Pour mémoire un agent de police municipale n’est pas autorisé à la vérification de l’identité ; chacun comprendra donc qu’un salarié.e non plus ! Cette obligation de contrôle ne peut qu’occasionner mal-être et gène au travail en plus de renforcer la divergence entre chaque individu.

Et nous n’imaginons pas la présence d’au moins un Officier de Police Judiciaire devant chaque établissement bars, cafés, hôtels, restaurants, centres commerciaux, hôpitaux, maisons de retraite, établissements médico-sociaux, tous les lieux de loisirs et de culture rassemblant plus de 50 personnes, et dautres lieux pourront sajouter à cette liste par la suite si nécessaire, selon la situation épidémique nous indique le gouvernement français.

Nous constatons que cette mesure divise les citoyennes et citoyens, les travailleuses et les travailleurs… complique la compréhension de la vérification d’identité (sa légitimité même), interroge sur l’égalité des droits, condamne les femmes enceintes, et nombres de malades (pour qui la vaccination est déconseillée ou interdite), et renforce l’inégalité d’accès pour celles et ceux qui ne peuvent ou ne veulent utiliser les voies télématiques.

Notre organisation syndicale n’agrée pas la division des travailleuses et des travailleurs subie quand s’organise la contrainte d’une obligation vaccinale ; nous nous devons d’apprécier la proportionnalité d’un « vaccin » obligatoire.

Comment comprendre des annonces qui contredisent « l’Assemblée parlementaire du Conseil de l’Europe [qui] demande instamment aux Etats membres et à l’Union Européenne pour ce qui est de garantir un niveau élevé d’acceptation des vaccins de s’assurer que les citoyens et citoyennes sont informé.e.s que la vaccination n’est pas obligatoire et que personne ne subit de pressions politiques, sociales ou autres pour se faire vacciner, s’il ou elle ne souhaite pas le faire personnellement ». 

De plus matériellement et techniquement, la mise en œuvre de ces contraintes s’annonce impossible à réaliser dans les délais impartis et stigmatise des travailleuses et des travailleurs.

Si la vaccination peut représenter un des outils sanitaires pour limiter les dégâts de l’épidémie, le gouvernement français ne peut l’imposer avec une mesure autoritaire. Alors que le système de santé pâtit d’un manque cruel de personnel, le gouvernement peut-il décemment se permettre de licencier des soignant.e..s qui ne souhaiteraient pas être vacciné.e.s ?

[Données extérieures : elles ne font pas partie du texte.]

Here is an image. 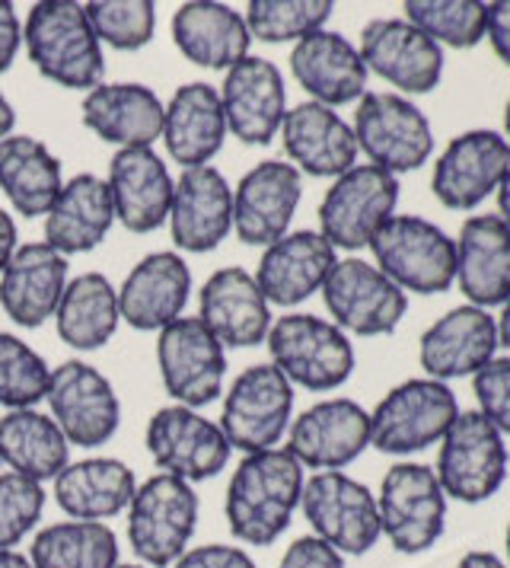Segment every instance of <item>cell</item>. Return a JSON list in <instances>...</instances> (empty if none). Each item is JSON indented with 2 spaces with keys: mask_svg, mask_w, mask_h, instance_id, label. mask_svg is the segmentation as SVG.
Masks as SVG:
<instances>
[{
  "mask_svg": "<svg viewBox=\"0 0 510 568\" xmlns=\"http://www.w3.org/2000/svg\"><path fill=\"white\" fill-rule=\"evenodd\" d=\"M304 483V466L284 447L249 454L230 476L224 501L230 534L246 546H272L300 508Z\"/></svg>",
  "mask_w": 510,
  "mask_h": 568,
  "instance_id": "1",
  "label": "cell"
},
{
  "mask_svg": "<svg viewBox=\"0 0 510 568\" xmlns=\"http://www.w3.org/2000/svg\"><path fill=\"white\" fill-rule=\"evenodd\" d=\"M23 45L42 78L86 93L102 83L105 74L102 42L86 20L83 3L74 0L35 3L26 17Z\"/></svg>",
  "mask_w": 510,
  "mask_h": 568,
  "instance_id": "2",
  "label": "cell"
},
{
  "mask_svg": "<svg viewBox=\"0 0 510 568\" xmlns=\"http://www.w3.org/2000/svg\"><path fill=\"white\" fill-rule=\"evenodd\" d=\"M370 250L382 275L411 294H443L457 282V240L418 214H392Z\"/></svg>",
  "mask_w": 510,
  "mask_h": 568,
  "instance_id": "3",
  "label": "cell"
},
{
  "mask_svg": "<svg viewBox=\"0 0 510 568\" xmlns=\"http://www.w3.org/2000/svg\"><path fill=\"white\" fill-rule=\"evenodd\" d=\"M198 527V495L176 476L156 473L137 486L128 505V542L147 568H170L182 559Z\"/></svg>",
  "mask_w": 510,
  "mask_h": 568,
  "instance_id": "4",
  "label": "cell"
},
{
  "mask_svg": "<svg viewBox=\"0 0 510 568\" xmlns=\"http://www.w3.org/2000/svg\"><path fill=\"white\" fill-rule=\"evenodd\" d=\"M272 364L290 381V387L326 393L338 389L355 371V345L323 316L287 313L268 329Z\"/></svg>",
  "mask_w": 510,
  "mask_h": 568,
  "instance_id": "5",
  "label": "cell"
},
{
  "mask_svg": "<svg viewBox=\"0 0 510 568\" xmlns=\"http://www.w3.org/2000/svg\"><path fill=\"white\" fill-rule=\"evenodd\" d=\"M434 473L447 498H457L462 505L488 501L508 479L504 435L479 409L459 413L440 438Z\"/></svg>",
  "mask_w": 510,
  "mask_h": 568,
  "instance_id": "6",
  "label": "cell"
},
{
  "mask_svg": "<svg viewBox=\"0 0 510 568\" xmlns=\"http://www.w3.org/2000/svg\"><path fill=\"white\" fill-rule=\"evenodd\" d=\"M457 415V393L447 384L411 377L389 389L370 413V444L382 454L408 457L443 438Z\"/></svg>",
  "mask_w": 510,
  "mask_h": 568,
  "instance_id": "7",
  "label": "cell"
},
{
  "mask_svg": "<svg viewBox=\"0 0 510 568\" xmlns=\"http://www.w3.org/2000/svg\"><path fill=\"white\" fill-rule=\"evenodd\" d=\"M380 530L396 552L418 556L443 537L447 495L437 473L425 464H396L386 469L377 495Z\"/></svg>",
  "mask_w": 510,
  "mask_h": 568,
  "instance_id": "8",
  "label": "cell"
},
{
  "mask_svg": "<svg viewBox=\"0 0 510 568\" xmlns=\"http://www.w3.org/2000/svg\"><path fill=\"white\" fill-rule=\"evenodd\" d=\"M300 508L313 527V537L329 542L341 556H364L382 537L377 495L341 469L309 476Z\"/></svg>",
  "mask_w": 510,
  "mask_h": 568,
  "instance_id": "9",
  "label": "cell"
},
{
  "mask_svg": "<svg viewBox=\"0 0 510 568\" xmlns=\"http://www.w3.org/2000/svg\"><path fill=\"white\" fill-rule=\"evenodd\" d=\"M357 151L374 166L399 176L428 163L434 154V131L425 112L399 93H364L355 112Z\"/></svg>",
  "mask_w": 510,
  "mask_h": 568,
  "instance_id": "10",
  "label": "cell"
},
{
  "mask_svg": "<svg viewBox=\"0 0 510 568\" xmlns=\"http://www.w3.org/2000/svg\"><path fill=\"white\" fill-rule=\"evenodd\" d=\"M399 205V176L374 163L351 166L345 176L332 182L319 205V233L335 250H364L374 233L396 214Z\"/></svg>",
  "mask_w": 510,
  "mask_h": 568,
  "instance_id": "11",
  "label": "cell"
},
{
  "mask_svg": "<svg viewBox=\"0 0 510 568\" xmlns=\"http://www.w3.org/2000/svg\"><path fill=\"white\" fill-rule=\"evenodd\" d=\"M294 413V387L275 364L246 367L224 396L221 432L230 447L249 454L275 450Z\"/></svg>",
  "mask_w": 510,
  "mask_h": 568,
  "instance_id": "12",
  "label": "cell"
},
{
  "mask_svg": "<svg viewBox=\"0 0 510 568\" xmlns=\"http://www.w3.org/2000/svg\"><path fill=\"white\" fill-rule=\"evenodd\" d=\"M332 323L348 336H389L408 311L406 291L364 258H338L323 284Z\"/></svg>",
  "mask_w": 510,
  "mask_h": 568,
  "instance_id": "13",
  "label": "cell"
},
{
  "mask_svg": "<svg viewBox=\"0 0 510 568\" xmlns=\"http://www.w3.org/2000/svg\"><path fill=\"white\" fill-rule=\"evenodd\" d=\"M156 364L166 393L178 406L202 409L214 403L227 374V348L198 316H178L156 338Z\"/></svg>",
  "mask_w": 510,
  "mask_h": 568,
  "instance_id": "14",
  "label": "cell"
},
{
  "mask_svg": "<svg viewBox=\"0 0 510 568\" xmlns=\"http://www.w3.org/2000/svg\"><path fill=\"white\" fill-rule=\"evenodd\" d=\"M45 403L68 444L76 447H102L115 438L122 425L119 393L105 374L86 362H64L54 367Z\"/></svg>",
  "mask_w": 510,
  "mask_h": 568,
  "instance_id": "15",
  "label": "cell"
},
{
  "mask_svg": "<svg viewBox=\"0 0 510 568\" xmlns=\"http://www.w3.org/2000/svg\"><path fill=\"white\" fill-rule=\"evenodd\" d=\"M147 450L166 476H176L192 486L214 479L227 466L233 447L217 422L176 403L153 413L147 425Z\"/></svg>",
  "mask_w": 510,
  "mask_h": 568,
  "instance_id": "16",
  "label": "cell"
},
{
  "mask_svg": "<svg viewBox=\"0 0 510 568\" xmlns=\"http://www.w3.org/2000/svg\"><path fill=\"white\" fill-rule=\"evenodd\" d=\"M510 166V144L491 129L462 131L437 156L431 192L450 211H472L498 192Z\"/></svg>",
  "mask_w": 510,
  "mask_h": 568,
  "instance_id": "17",
  "label": "cell"
},
{
  "mask_svg": "<svg viewBox=\"0 0 510 568\" xmlns=\"http://www.w3.org/2000/svg\"><path fill=\"white\" fill-rule=\"evenodd\" d=\"M367 447H370V413L355 399L335 396L309 406L294 418L284 450L300 466L329 473L355 464Z\"/></svg>",
  "mask_w": 510,
  "mask_h": 568,
  "instance_id": "18",
  "label": "cell"
},
{
  "mask_svg": "<svg viewBox=\"0 0 510 568\" xmlns=\"http://www.w3.org/2000/svg\"><path fill=\"white\" fill-rule=\"evenodd\" d=\"M357 52L367 71L392 83L399 97L431 93L443 74V49L408 20H370L360 29Z\"/></svg>",
  "mask_w": 510,
  "mask_h": 568,
  "instance_id": "19",
  "label": "cell"
},
{
  "mask_svg": "<svg viewBox=\"0 0 510 568\" xmlns=\"http://www.w3.org/2000/svg\"><path fill=\"white\" fill-rule=\"evenodd\" d=\"M304 195L300 170L284 160H262L233 189V231L246 246H272L297 214Z\"/></svg>",
  "mask_w": 510,
  "mask_h": 568,
  "instance_id": "20",
  "label": "cell"
},
{
  "mask_svg": "<svg viewBox=\"0 0 510 568\" xmlns=\"http://www.w3.org/2000/svg\"><path fill=\"white\" fill-rule=\"evenodd\" d=\"M109 195L115 221L131 233H153L170 221L176 180L153 148H125L109 163Z\"/></svg>",
  "mask_w": 510,
  "mask_h": 568,
  "instance_id": "21",
  "label": "cell"
},
{
  "mask_svg": "<svg viewBox=\"0 0 510 568\" xmlns=\"http://www.w3.org/2000/svg\"><path fill=\"white\" fill-rule=\"evenodd\" d=\"M498 320L482 307H453L431 323L418 345V362L431 381H459L479 374L494 358L498 348Z\"/></svg>",
  "mask_w": 510,
  "mask_h": 568,
  "instance_id": "22",
  "label": "cell"
},
{
  "mask_svg": "<svg viewBox=\"0 0 510 568\" xmlns=\"http://www.w3.org/2000/svg\"><path fill=\"white\" fill-rule=\"evenodd\" d=\"M221 105L227 115V131L243 144H272L287 115V90L280 71L265 58H243L224 78Z\"/></svg>",
  "mask_w": 510,
  "mask_h": 568,
  "instance_id": "23",
  "label": "cell"
},
{
  "mask_svg": "<svg viewBox=\"0 0 510 568\" xmlns=\"http://www.w3.org/2000/svg\"><path fill=\"white\" fill-rule=\"evenodd\" d=\"M198 320L224 348H253L268 338L272 304L258 291L255 275L239 265L217 268L198 294Z\"/></svg>",
  "mask_w": 510,
  "mask_h": 568,
  "instance_id": "24",
  "label": "cell"
},
{
  "mask_svg": "<svg viewBox=\"0 0 510 568\" xmlns=\"http://www.w3.org/2000/svg\"><path fill=\"white\" fill-rule=\"evenodd\" d=\"M233 231V189L214 166L182 170L170 205V233L185 253H211Z\"/></svg>",
  "mask_w": 510,
  "mask_h": 568,
  "instance_id": "25",
  "label": "cell"
},
{
  "mask_svg": "<svg viewBox=\"0 0 510 568\" xmlns=\"http://www.w3.org/2000/svg\"><path fill=\"white\" fill-rule=\"evenodd\" d=\"M280 141L290 156V166L316 180H338L357 160L351 125L335 109L313 100L287 109L280 122Z\"/></svg>",
  "mask_w": 510,
  "mask_h": 568,
  "instance_id": "26",
  "label": "cell"
},
{
  "mask_svg": "<svg viewBox=\"0 0 510 568\" xmlns=\"http://www.w3.org/2000/svg\"><path fill=\"white\" fill-rule=\"evenodd\" d=\"M335 262V246L319 231L284 233L278 243L265 246L255 284L268 304L297 307L316 291H323Z\"/></svg>",
  "mask_w": 510,
  "mask_h": 568,
  "instance_id": "27",
  "label": "cell"
},
{
  "mask_svg": "<svg viewBox=\"0 0 510 568\" xmlns=\"http://www.w3.org/2000/svg\"><path fill=\"white\" fill-rule=\"evenodd\" d=\"M192 294V272L176 253L144 256L119 287V313L141 333H160L176 323Z\"/></svg>",
  "mask_w": 510,
  "mask_h": 568,
  "instance_id": "28",
  "label": "cell"
},
{
  "mask_svg": "<svg viewBox=\"0 0 510 568\" xmlns=\"http://www.w3.org/2000/svg\"><path fill=\"white\" fill-rule=\"evenodd\" d=\"M68 287V258L45 243H23L0 272V307L23 326L39 329L54 316Z\"/></svg>",
  "mask_w": 510,
  "mask_h": 568,
  "instance_id": "29",
  "label": "cell"
},
{
  "mask_svg": "<svg viewBox=\"0 0 510 568\" xmlns=\"http://www.w3.org/2000/svg\"><path fill=\"white\" fill-rule=\"evenodd\" d=\"M457 282L472 307H501L510 297V227L498 214H472L457 240Z\"/></svg>",
  "mask_w": 510,
  "mask_h": 568,
  "instance_id": "30",
  "label": "cell"
},
{
  "mask_svg": "<svg viewBox=\"0 0 510 568\" xmlns=\"http://www.w3.org/2000/svg\"><path fill=\"white\" fill-rule=\"evenodd\" d=\"M290 71L313 103L348 105L367 93V64L345 36L319 29L300 39L290 52Z\"/></svg>",
  "mask_w": 510,
  "mask_h": 568,
  "instance_id": "31",
  "label": "cell"
},
{
  "mask_svg": "<svg viewBox=\"0 0 510 568\" xmlns=\"http://www.w3.org/2000/svg\"><path fill=\"white\" fill-rule=\"evenodd\" d=\"M163 100L144 83H100L80 105L83 125L105 144L153 148L163 134Z\"/></svg>",
  "mask_w": 510,
  "mask_h": 568,
  "instance_id": "32",
  "label": "cell"
},
{
  "mask_svg": "<svg viewBox=\"0 0 510 568\" xmlns=\"http://www.w3.org/2000/svg\"><path fill=\"white\" fill-rule=\"evenodd\" d=\"M173 42L192 64L207 71H230L249 58L253 36L246 17L230 3L217 0H188L173 17Z\"/></svg>",
  "mask_w": 510,
  "mask_h": 568,
  "instance_id": "33",
  "label": "cell"
},
{
  "mask_svg": "<svg viewBox=\"0 0 510 568\" xmlns=\"http://www.w3.org/2000/svg\"><path fill=\"white\" fill-rule=\"evenodd\" d=\"M163 144L182 170L207 166L227 141V115L211 83H182L163 109Z\"/></svg>",
  "mask_w": 510,
  "mask_h": 568,
  "instance_id": "34",
  "label": "cell"
},
{
  "mask_svg": "<svg viewBox=\"0 0 510 568\" xmlns=\"http://www.w3.org/2000/svg\"><path fill=\"white\" fill-rule=\"evenodd\" d=\"M115 224L109 185L93 173H80L64 182L54 205L45 214V246L61 256H80L96 250Z\"/></svg>",
  "mask_w": 510,
  "mask_h": 568,
  "instance_id": "35",
  "label": "cell"
},
{
  "mask_svg": "<svg viewBox=\"0 0 510 568\" xmlns=\"http://www.w3.org/2000/svg\"><path fill=\"white\" fill-rule=\"evenodd\" d=\"M137 491L131 466L112 457L68 464L54 476L58 508L71 520H105L128 511Z\"/></svg>",
  "mask_w": 510,
  "mask_h": 568,
  "instance_id": "36",
  "label": "cell"
},
{
  "mask_svg": "<svg viewBox=\"0 0 510 568\" xmlns=\"http://www.w3.org/2000/svg\"><path fill=\"white\" fill-rule=\"evenodd\" d=\"M0 189L23 217H45L64 189L61 160L29 134L0 141Z\"/></svg>",
  "mask_w": 510,
  "mask_h": 568,
  "instance_id": "37",
  "label": "cell"
},
{
  "mask_svg": "<svg viewBox=\"0 0 510 568\" xmlns=\"http://www.w3.org/2000/svg\"><path fill=\"white\" fill-rule=\"evenodd\" d=\"M0 464L26 479L45 483L71 464V444L51 415L13 409L0 418Z\"/></svg>",
  "mask_w": 510,
  "mask_h": 568,
  "instance_id": "38",
  "label": "cell"
},
{
  "mask_svg": "<svg viewBox=\"0 0 510 568\" xmlns=\"http://www.w3.org/2000/svg\"><path fill=\"white\" fill-rule=\"evenodd\" d=\"M119 291L100 272H83L68 282L54 311L58 336L76 352H96L119 329Z\"/></svg>",
  "mask_w": 510,
  "mask_h": 568,
  "instance_id": "39",
  "label": "cell"
},
{
  "mask_svg": "<svg viewBox=\"0 0 510 568\" xmlns=\"http://www.w3.org/2000/svg\"><path fill=\"white\" fill-rule=\"evenodd\" d=\"M32 568H119V537L102 520H64L35 534Z\"/></svg>",
  "mask_w": 510,
  "mask_h": 568,
  "instance_id": "40",
  "label": "cell"
},
{
  "mask_svg": "<svg viewBox=\"0 0 510 568\" xmlns=\"http://www.w3.org/2000/svg\"><path fill=\"white\" fill-rule=\"evenodd\" d=\"M335 3L332 0H249L246 27L253 39L262 42H300L306 36L326 29Z\"/></svg>",
  "mask_w": 510,
  "mask_h": 568,
  "instance_id": "41",
  "label": "cell"
},
{
  "mask_svg": "<svg viewBox=\"0 0 510 568\" xmlns=\"http://www.w3.org/2000/svg\"><path fill=\"white\" fill-rule=\"evenodd\" d=\"M406 20L437 45L476 49L484 39V3L479 0H406Z\"/></svg>",
  "mask_w": 510,
  "mask_h": 568,
  "instance_id": "42",
  "label": "cell"
},
{
  "mask_svg": "<svg viewBox=\"0 0 510 568\" xmlns=\"http://www.w3.org/2000/svg\"><path fill=\"white\" fill-rule=\"evenodd\" d=\"M51 367L45 358L13 333H0V406L3 409H35L45 399Z\"/></svg>",
  "mask_w": 510,
  "mask_h": 568,
  "instance_id": "43",
  "label": "cell"
},
{
  "mask_svg": "<svg viewBox=\"0 0 510 568\" xmlns=\"http://www.w3.org/2000/svg\"><path fill=\"white\" fill-rule=\"evenodd\" d=\"M83 10L96 39L119 52L144 49L156 32V7L151 0H93L83 3Z\"/></svg>",
  "mask_w": 510,
  "mask_h": 568,
  "instance_id": "44",
  "label": "cell"
},
{
  "mask_svg": "<svg viewBox=\"0 0 510 568\" xmlns=\"http://www.w3.org/2000/svg\"><path fill=\"white\" fill-rule=\"evenodd\" d=\"M45 508V489L20 473L0 476V549H13L39 524Z\"/></svg>",
  "mask_w": 510,
  "mask_h": 568,
  "instance_id": "45",
  "label": "cell"
},
{
  "mask_svg": "<svg viewBox=\"0 0 510 568\" xmlns=\"http://www.w3.org/2000/svg\"><path fill=\"white\" fill-rule=\"evenodd\" d=\"M472 393L479 399V413L501 435H510V358H491L479 374H472Z\"/></svg>",
  "mask_w": 510,
  "mask_h": 568,
  "instance_id": "46",
  "label": "cell"
},
{
  "mask_svg": "<svg viewBox=\"0 0 510 568\" xmlns=\"http://www.w3.org/2000/svg\"><path fill=\"white\" fill-rule=\"evenodd\" d=\"M173 568H255V562L253 556L246 549H239V546L207 542V546L185 549Z\"/></svg>",
  "mask_w": 510,
  "mask_h": 568,
  "instance_id": "47",
  "label": "cell"
},
{
  "mask_svg": "<svg viewBox=\"0 0 510 568\" xmlns=\"http://www.w3.org/2000/svg\"><path fill=\"white\" fill-rule=\"evenodd\" d=\"M278 568H345V556L319 537H300L287 546Z\"/></svg>",
  "mask_w": 510,
  "mask_h": 568,
  "instance_id": "48",
  "label": "cell"
},
{
  "mask_svg": "<svg viewBox=\"0 0 510 568\" xmlns=\"http://www.w3.org/2000/svg\"><path fill=\"white\" fill-rule=\"evenodd\" d=\"M484 36L494 54L510 68V0L484 3Z\"/></svg>",
  "mask_w": 510,
  "mask_h": 568,
  "instance_id": "49",
  "label": "cell"
},
{
  "mask_svg": "<svg viewBox=\"0 0 510 568\" xmlns=\"http://www.w3.org/2000/svg\"><path fill=\"white\" fill-rule=\"evenodd\" d=\"M20 45H23V23L13 10V3L0 0V74L10 71Z\"/></svg>",
  "mask_w": 510,
  "mask_h": 568,
  "instance_id": "50",
  "label": "cell"
},
{
  "mask_svg": "<svg viewBox=\"0 0 510 568\" xmlns=\"http://www.w3.org/2000/svg\"><path fill=\"white\" fill-rule=\"evenodd\" d=\"M20 233H17V221L0 207V272L7 268V262L13 258V253L20 250Z\"/></svg>",
  "mask_w": 510,
  "mask_h": 568,
  "instance_id": "51",
  "label": "cell"
},
{
  "mask_svg": "<svg viewBox=\"0 0 510 568\" xmlns=\"http://www.w3.org/2000/svg\"><path fill=\"white\" fill-rule=\"evenodd\" d=\"M457 568H508L501 556L488 552V549H476V552H466L457 562Z\"/></svg>",
  "mask_w": 510,
  "mask_h": 568,
  "instance_id": "52",
  "label": "cell"
},
{
  "mask_svg": "<svg viewBox=\"0 0 510 568\" xmlns=\"http://www.w3.org/2000/svg\"><path fill=\"white\" fill-rule=\"evenodd\" d=\"M13 125H17V112H13L10 100H7V97L0 93V141L13 134Z\"/></svg>",
  "mask_w": 510,
  "mask_h": 568,
  "instance_id": "53",
  "label": "cell"
},
{
  "mask_svg": "<svg viewBox=\"0 0 510 568\" xmlns=\"http://www.w3.org/2000/svg\"><path fill=\"white\" fill-rule=\"evenodd\" d=\"M498 217L510 227V166L508 173H504V180H501V185H498Z\"/></svg>",
  "mask_w": 510,
  "mask_h": 568,
  "instance_id": "54",
  "label": "cell"
},
{
  "mask_svg": "<svg viewBox=\"0 0 510 568\" xmlns=\"http://www.w3.org/2000/svg\"><path fill=\"white\" fill-rule=\"evenodd\" d=\"M0 568H32L29 556H20L17 549H0Z\"/></svg>",
  "mask_w": 510,
  "mask_h": 568,
  "instance_id": "55",
  "label": "cell"
},
{
  "mask_svg": "<svg viewBox=\"0 0 510 568\" xmlns=\"http://www.w3.org/2000/svg\"><path fill=\"white\" fill-rule=\"evenodd\" d=\"M498 342L510 348V297L501 304V320H498Z\"/></svg>",
  "mask_w": 510,
  "mask_h": 568,
  "instance_id": "56",
  "label": "cell"
},
{
  "mask_svg": "<svg viewBox=\"0 0 510 568\" xmlns=\"http://www.w3.org/2000/svg\"><path fill=\"white\" fill-rule=\"evenodd\" d=\"M504 141L510 144V100H508V109H504Z\"/></svg>",
  "mask_w": 510,
  "mask_h": 568,
  "instance_id": "57",
  "label": "cell"
},
{
  "mask_svg": "<svg viewBox=\"0 0 510 568\" xmlns=\"http://www.w3.org/2000/svg\"><path fill=\"white\" fill-rule=\"evenodd\" d=\"M504 546H508V566H510V524H508V534H504Z\"/></svg>",
  "mask_w": 510,
  "mask_h": 568,
  "instance_id": "58",
  "label": "cell"
},
{
  "mask_svg": "<svg viewBox=\"0 0 510 568\" xmlns=\"http://www.w3.org/2000/svg\"><path fill=\"white\" fill-rule=\"evenodd\" d=\"M119 568H147V566H122V562H119Z\"/></svg>",
  "mask_w": 510,
  "mask_h": 568,
  "instance_id": "59",
  "label": "cell"
}]
</instances>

Macron brandit la menace du licenciement à tou.te.s les travailleuses et travailleurs qui refuseraient de se faire vacciner et annonce en même temps la mise en œuvre de la réforme de l’assurance chômage au 1er octobre prochain (pourtant suspendu par le Conseil d’Etat).

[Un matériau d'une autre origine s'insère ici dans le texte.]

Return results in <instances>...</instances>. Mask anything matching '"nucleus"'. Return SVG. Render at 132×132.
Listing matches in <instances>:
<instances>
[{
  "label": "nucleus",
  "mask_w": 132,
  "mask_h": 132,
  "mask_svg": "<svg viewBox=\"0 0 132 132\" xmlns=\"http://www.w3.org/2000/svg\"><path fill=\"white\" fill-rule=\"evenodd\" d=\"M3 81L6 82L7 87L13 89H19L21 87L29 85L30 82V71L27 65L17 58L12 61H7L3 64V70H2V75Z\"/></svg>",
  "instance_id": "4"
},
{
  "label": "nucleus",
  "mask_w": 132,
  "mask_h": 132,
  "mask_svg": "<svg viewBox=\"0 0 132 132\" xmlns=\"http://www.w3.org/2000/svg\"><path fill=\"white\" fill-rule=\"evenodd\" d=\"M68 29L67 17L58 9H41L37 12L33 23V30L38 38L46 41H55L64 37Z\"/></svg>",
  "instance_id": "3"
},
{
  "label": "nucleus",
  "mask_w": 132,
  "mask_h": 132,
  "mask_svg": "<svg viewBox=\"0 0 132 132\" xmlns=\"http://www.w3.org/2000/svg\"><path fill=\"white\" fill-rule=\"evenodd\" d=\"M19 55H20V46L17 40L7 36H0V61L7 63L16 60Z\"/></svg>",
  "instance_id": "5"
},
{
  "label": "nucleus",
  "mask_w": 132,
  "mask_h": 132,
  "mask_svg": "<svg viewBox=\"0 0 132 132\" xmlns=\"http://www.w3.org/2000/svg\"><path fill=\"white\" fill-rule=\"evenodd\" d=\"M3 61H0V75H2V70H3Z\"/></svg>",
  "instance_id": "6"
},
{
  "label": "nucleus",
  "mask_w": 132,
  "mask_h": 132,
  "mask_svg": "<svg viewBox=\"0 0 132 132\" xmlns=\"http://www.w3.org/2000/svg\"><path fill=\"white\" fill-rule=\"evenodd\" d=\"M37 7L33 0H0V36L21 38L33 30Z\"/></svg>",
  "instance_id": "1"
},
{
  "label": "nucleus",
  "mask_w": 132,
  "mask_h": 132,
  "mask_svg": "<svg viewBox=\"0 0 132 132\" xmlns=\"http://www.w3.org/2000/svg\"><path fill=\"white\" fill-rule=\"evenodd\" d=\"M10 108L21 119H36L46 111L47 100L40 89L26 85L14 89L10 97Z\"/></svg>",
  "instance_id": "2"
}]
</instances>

Alors que la crise sanitaire profite aux riches, le gouvernement envisage de faire l’économie de deux milliards par an sur le dos des plus pauvres. Cette réforme plongera plusieurs milliers de travailleuses et de travailleurs déjà précaires et fragiles dans la misère, alors que le gouvernement français multiplie les cadeaux fiscaux au plus riches et verse des aides publiques au grand patronat.
Avec une baisse moyenne de 20% des allocations pour plus d’un million de travailleuses et de travailleurs privé.e.s d’emploi, le but est de les obliger d’accepter n’importe quel travail sous-payé avec de mauvaises conditions de travail et maintenir la pression sur celles et ceux qui ont encore un emploi.

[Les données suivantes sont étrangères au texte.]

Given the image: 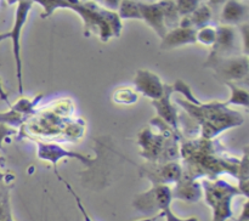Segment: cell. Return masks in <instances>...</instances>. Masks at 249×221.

Dans son allocution, Macron annonce aussi le retour de la réforme des retraites « dès que la situation sanitaire le permettra ». Nous nous sommes battu.e.s pendant plusieurs mois pour le retrait de cette réforme. Nous le savons, elle nous fera travailler plus longtemps, pour une pension indigne et enterrera définitivement le principe de solidarité entre les générations.

 

A quelques mois des présidentielles Macron enfonce le clou avec ces réformes antisociales. Covid ou non, la machine libérale et la casse sociale restent en marche. Nous devons dès à présent préparer une rentrée sous le signe de la lutte !

Travailleuses, travailleurs, ne nous divisons pas autour de certains débats, au contraire, unissons-nous et combattons ensemble le capitalisme qui accroit tous les jours un peu plus les inégalités ! A la rentrée, soyons au rendez-vous !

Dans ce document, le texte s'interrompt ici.